**PASSAGE TO READ**
— Begin —

Dear TJ, I began playing golf three months ago and I am still trying to iron out my swing. Here is a link to my youtube swing. I look forward to your comments.Silas P., Via email Silas, Three things struck me when I viewed your swing. 1. If we made a documentary on it, we’d call it Titleists in the Mist -- where did you film it, at the foot of Mount St. Helens? -- very beautiful. 2. You must have bought the all-day bushel-basket deal -- be careful about hitting so many balls off a mat; most mats are bad for your joints. 3. It's hard to believe you've only been playing three months –- your swing is very sound -- kudos to you!
As always I’ll give you just one thing to work on. So here’s a problem you can fix right away. Pause your video at impact and you'll notice one glaring feature: your impact position looks just like your address. It shouldn’t. There are two major requirements in golf: direction and distance. Your direction is good (if you like straight) but with your size and strength, you should be hitting it farther. How? Keep your hips rotating through impact. You should look like our model David Toms -- check out how much his left hip has turned through the ball.

— End —

**STORED RECORDS**

— Begin —

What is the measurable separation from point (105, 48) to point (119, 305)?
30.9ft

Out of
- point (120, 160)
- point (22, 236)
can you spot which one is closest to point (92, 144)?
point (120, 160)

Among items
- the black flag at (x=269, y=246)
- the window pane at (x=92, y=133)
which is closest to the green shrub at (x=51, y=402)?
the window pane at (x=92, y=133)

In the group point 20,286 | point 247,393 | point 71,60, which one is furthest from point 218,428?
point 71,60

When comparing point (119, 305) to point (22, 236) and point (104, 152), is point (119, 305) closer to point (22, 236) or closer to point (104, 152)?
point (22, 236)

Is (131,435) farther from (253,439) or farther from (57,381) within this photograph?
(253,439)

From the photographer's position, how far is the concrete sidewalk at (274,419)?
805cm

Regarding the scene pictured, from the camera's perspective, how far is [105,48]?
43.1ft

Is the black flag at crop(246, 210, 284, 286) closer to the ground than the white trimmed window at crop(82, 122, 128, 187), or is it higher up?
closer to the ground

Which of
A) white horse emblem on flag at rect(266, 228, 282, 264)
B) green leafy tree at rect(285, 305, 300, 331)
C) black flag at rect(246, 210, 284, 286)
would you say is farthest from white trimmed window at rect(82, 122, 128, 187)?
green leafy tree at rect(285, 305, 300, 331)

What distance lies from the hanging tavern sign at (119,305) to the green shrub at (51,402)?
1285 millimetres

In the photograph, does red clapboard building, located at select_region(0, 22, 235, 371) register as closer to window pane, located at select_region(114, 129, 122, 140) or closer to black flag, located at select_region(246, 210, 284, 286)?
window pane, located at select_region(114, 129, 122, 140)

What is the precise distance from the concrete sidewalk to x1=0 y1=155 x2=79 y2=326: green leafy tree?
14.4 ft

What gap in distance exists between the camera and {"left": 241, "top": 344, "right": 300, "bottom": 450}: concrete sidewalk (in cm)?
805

— End —
— Begin —

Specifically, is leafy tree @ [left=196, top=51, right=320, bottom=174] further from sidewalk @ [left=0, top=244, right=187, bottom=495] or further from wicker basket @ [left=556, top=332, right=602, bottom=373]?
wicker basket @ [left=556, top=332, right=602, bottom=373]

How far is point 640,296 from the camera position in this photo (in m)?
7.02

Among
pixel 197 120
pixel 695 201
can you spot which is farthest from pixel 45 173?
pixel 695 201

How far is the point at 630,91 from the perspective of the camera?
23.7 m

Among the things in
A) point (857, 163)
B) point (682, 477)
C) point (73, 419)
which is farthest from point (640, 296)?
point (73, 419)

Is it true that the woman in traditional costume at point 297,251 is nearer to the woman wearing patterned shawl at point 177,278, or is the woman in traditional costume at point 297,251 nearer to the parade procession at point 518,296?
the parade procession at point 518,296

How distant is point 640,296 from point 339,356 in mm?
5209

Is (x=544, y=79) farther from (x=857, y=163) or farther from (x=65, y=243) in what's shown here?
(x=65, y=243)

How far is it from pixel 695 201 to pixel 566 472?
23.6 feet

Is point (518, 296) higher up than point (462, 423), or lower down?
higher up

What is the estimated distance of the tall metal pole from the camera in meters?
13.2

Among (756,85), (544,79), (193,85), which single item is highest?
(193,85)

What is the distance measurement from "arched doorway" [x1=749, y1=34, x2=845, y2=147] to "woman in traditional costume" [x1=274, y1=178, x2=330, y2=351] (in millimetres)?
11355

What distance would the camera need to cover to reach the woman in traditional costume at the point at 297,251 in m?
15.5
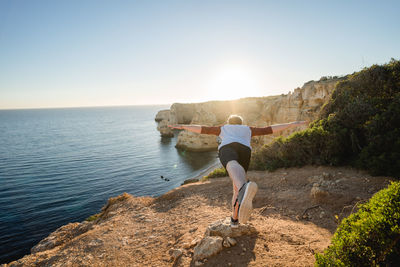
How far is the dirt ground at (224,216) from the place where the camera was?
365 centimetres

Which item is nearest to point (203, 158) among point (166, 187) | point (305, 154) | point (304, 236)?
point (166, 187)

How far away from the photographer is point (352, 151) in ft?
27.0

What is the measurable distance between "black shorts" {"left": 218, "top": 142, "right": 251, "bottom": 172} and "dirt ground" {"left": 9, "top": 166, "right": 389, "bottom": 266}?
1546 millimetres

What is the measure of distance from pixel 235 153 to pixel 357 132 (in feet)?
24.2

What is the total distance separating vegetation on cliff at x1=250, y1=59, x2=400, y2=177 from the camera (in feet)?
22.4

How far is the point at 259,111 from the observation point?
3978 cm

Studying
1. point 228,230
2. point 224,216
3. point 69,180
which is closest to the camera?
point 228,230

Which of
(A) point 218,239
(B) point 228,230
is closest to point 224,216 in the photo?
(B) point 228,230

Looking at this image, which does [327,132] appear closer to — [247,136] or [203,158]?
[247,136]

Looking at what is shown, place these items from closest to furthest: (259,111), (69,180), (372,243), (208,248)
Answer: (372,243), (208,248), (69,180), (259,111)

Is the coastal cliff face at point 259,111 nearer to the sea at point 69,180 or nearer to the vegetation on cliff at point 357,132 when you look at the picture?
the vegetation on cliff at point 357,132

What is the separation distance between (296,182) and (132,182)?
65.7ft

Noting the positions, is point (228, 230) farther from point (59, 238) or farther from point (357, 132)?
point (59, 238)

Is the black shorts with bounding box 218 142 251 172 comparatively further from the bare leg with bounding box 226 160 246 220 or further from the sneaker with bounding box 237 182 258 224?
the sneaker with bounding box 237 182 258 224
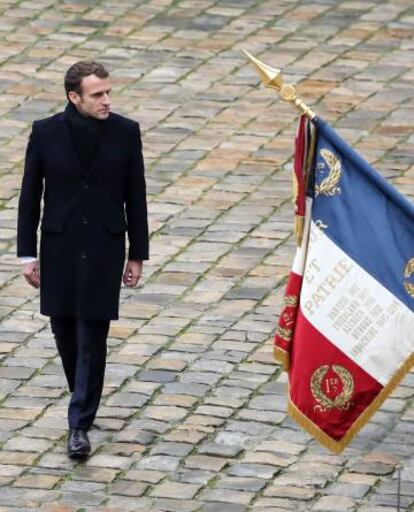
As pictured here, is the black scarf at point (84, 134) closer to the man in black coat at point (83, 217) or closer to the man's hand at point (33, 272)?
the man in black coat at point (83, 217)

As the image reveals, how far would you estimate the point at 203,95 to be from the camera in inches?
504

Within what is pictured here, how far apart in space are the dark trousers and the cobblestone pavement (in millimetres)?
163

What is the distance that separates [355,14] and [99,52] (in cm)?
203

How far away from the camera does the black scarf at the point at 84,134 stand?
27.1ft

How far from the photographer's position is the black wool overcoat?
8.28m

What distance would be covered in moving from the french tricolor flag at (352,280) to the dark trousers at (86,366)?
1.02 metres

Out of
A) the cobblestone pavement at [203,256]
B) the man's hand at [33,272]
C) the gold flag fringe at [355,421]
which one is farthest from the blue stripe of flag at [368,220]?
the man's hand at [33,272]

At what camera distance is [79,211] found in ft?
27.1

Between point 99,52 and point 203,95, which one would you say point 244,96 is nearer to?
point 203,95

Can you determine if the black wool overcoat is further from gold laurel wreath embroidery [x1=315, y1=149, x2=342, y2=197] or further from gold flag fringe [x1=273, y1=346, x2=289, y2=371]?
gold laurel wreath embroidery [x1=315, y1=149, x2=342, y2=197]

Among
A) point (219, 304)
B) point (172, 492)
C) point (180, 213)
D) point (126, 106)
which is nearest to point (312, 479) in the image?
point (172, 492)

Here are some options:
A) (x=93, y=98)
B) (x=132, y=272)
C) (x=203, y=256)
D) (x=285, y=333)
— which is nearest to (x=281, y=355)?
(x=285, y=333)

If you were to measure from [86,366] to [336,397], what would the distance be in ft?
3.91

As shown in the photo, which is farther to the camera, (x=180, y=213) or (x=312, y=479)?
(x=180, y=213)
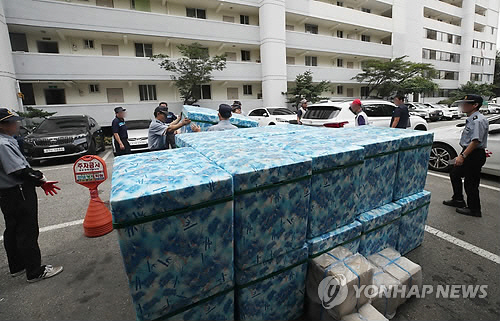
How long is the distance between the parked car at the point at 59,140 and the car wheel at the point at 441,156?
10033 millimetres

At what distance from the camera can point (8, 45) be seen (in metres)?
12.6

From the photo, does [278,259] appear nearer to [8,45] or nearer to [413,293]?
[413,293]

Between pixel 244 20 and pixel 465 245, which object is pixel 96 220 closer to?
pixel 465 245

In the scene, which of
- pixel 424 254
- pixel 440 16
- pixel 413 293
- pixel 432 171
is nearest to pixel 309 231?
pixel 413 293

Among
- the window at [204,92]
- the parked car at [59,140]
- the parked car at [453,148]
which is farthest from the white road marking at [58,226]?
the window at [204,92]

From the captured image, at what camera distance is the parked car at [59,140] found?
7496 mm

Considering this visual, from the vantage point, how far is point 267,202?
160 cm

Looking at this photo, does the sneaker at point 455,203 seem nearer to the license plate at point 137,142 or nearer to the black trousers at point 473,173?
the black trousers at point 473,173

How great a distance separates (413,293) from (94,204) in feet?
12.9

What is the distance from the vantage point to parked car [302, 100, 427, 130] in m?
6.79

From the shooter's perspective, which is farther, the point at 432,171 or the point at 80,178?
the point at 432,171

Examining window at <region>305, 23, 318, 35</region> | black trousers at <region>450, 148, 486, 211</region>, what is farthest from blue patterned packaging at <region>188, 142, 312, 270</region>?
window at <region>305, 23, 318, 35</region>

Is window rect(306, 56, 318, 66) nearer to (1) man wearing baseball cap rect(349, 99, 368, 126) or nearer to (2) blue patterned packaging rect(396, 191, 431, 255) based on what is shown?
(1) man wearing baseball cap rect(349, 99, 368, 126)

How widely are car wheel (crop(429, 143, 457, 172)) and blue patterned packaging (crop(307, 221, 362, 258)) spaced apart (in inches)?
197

— End —

**WHAT THIS EXERCISE ASKS**
- A) Can you find each line in the rows that contains the word "found" and copy those lines out?
- B) Could you pick up the golf swing advice letter after its last sentence and carry it on?

**ANSWERS**
- A)
At what camera distance is [79,211] found in ft?
From the captured image, at what camera distance is the parked car at [59,140] found?

- B)
Here's a drill that will help you feel the correct position. Set up with your, uh, posterior touching the chair [see photo of me below]. As you approach impact make sure that you rotate your front hip enough to not only touch the chair but actually move it back a few inches. At first your accuracy may suffer, but as soon as you learn to time it, you’ll hit it straight and farther than ever. And when you get tired you'll have the best (or at least the nearest) seat at the show.
Yo TJ, My No. 1 problem is swinging way too hard to begin my downswing -- and by too hard, I mean enough to impale a phone book. It causes fat shots, pulls, hooks, slices and toppers and even some forearm soreness. What’s the best way to control this or start my downswing with correct tempo? When I watch pros swing and see how their club-to-wrist angle gets tighter as they approach the ball I say, "Why can't I do that?"Christian B. Los Angeles Ah, but you can do that CB, when you hit a phone book. Unfortunately hitting a ball is another story. You have two choices: Find a "phone book tournament" or stop trying to manipulate the club. I'd suggest the latter.
Here's the reason you must stop trying to make the club go "somewhere." Any pressure or force you apply to a rotating object [like your clubhead] encourages the object to leave the orbit in the direction of the force applied -- it's called tangential acceleration and it’s the reason you fly out of the cart if the driver suddenly swerves. Drop that 25-cent term as you recount the horror of the moment at the 19th hole, “So there I was, a victim of tangential acceleration...," and the crowd will murmur in admiration. The FixAs you start down from the top you turn on the force and TA kicks in causing you to uncock that angle you see the pros holding until just before impact.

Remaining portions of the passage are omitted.